→ **WHAT IS NEEDED**:
Rewrite the lines from the one containing "What physical distance" through the end of the records, both included, as a Markdown table with the columns Row and Line text, leaving out blank lines.

→ **INFORMATION GIVEN**:

********

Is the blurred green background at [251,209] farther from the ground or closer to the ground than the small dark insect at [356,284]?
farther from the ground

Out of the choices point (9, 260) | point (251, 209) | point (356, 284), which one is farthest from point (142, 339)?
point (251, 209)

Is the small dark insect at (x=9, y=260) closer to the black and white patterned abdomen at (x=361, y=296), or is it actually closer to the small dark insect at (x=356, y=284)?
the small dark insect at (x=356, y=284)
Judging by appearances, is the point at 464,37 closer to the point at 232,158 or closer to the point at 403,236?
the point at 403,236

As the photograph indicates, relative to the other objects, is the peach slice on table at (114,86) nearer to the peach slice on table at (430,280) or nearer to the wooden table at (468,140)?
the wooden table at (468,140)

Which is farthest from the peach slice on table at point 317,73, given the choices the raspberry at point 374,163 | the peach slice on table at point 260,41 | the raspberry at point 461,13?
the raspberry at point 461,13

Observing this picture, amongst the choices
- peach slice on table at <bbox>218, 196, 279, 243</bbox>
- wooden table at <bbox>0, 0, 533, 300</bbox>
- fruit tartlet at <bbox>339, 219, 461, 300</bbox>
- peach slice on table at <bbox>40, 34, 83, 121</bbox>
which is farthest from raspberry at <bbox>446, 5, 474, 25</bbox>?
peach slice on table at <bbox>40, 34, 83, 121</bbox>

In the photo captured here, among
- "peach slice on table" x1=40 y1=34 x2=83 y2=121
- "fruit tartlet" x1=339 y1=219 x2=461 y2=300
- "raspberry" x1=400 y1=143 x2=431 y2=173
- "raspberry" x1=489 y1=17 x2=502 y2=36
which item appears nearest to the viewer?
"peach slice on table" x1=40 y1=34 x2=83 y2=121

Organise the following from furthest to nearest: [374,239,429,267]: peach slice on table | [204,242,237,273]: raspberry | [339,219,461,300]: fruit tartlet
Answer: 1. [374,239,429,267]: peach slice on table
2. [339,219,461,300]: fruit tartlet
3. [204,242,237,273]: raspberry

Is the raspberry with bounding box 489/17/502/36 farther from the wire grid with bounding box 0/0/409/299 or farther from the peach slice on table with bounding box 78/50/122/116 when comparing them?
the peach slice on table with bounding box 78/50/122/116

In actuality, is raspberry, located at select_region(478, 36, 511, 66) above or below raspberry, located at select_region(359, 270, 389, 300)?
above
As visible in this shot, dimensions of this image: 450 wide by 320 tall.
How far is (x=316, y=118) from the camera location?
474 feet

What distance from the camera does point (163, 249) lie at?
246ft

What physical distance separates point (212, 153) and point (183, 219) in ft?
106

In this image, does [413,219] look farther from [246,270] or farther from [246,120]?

********

→ **SOLUTION TO THE PROBLEM**:
| Row | Line text |
|---|---|
| 1 | What physical distance separates point (212, 153) and point (183, 219) in ft? |
| 2 | 106 |
| 3 | In this image, does [413,219] look farther from [246,270] or farther from [246,120]? |